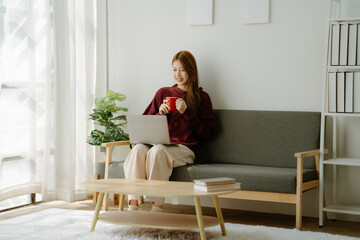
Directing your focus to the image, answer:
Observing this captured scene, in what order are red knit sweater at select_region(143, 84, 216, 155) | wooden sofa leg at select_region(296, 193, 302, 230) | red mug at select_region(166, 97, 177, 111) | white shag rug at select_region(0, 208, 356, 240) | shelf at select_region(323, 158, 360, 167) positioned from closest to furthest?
1. white shag rug at select_region(0, 208, 356, 240)
2. wooden sofa leg at select_region(296, 193, 302, 230)
3. shelf at select_region(323, 158, 360, 167)
4. red mug at select_region(166, 97, 177, 111)
5. red knit sweater at select_region(143, 84, 216, 155)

__________________________________________________

◆ **PROBLEM**
Copy the entries above verbatim, omitting the pictures.

◆ **WRITTEN ANSWER**
Directing your focus to the image, answer:
Observing this captured scene, in what order are red knit sweater at select_region(143, 84, 216, 155) | wooden sofa leg at select_region(296, 193, 302, 230) | red mug at select_region(166, 97, 177, 111) | white shag rug at select_region(0, 208, 356, 240) | shelf at select_region(323, 158, 360, 167) positioned from closest to furthest?
1. white shag rug at select_region(0, 208, 356, 240)
2. wooden sofa leg at select_region(296, 193, 302, 230)
3. shelf at select_region(323, 158, 360, 167)
4. red mug at select_region(166, 97, 177, 111)
5. red knit sweater at select_region(143, 84, 216, 155)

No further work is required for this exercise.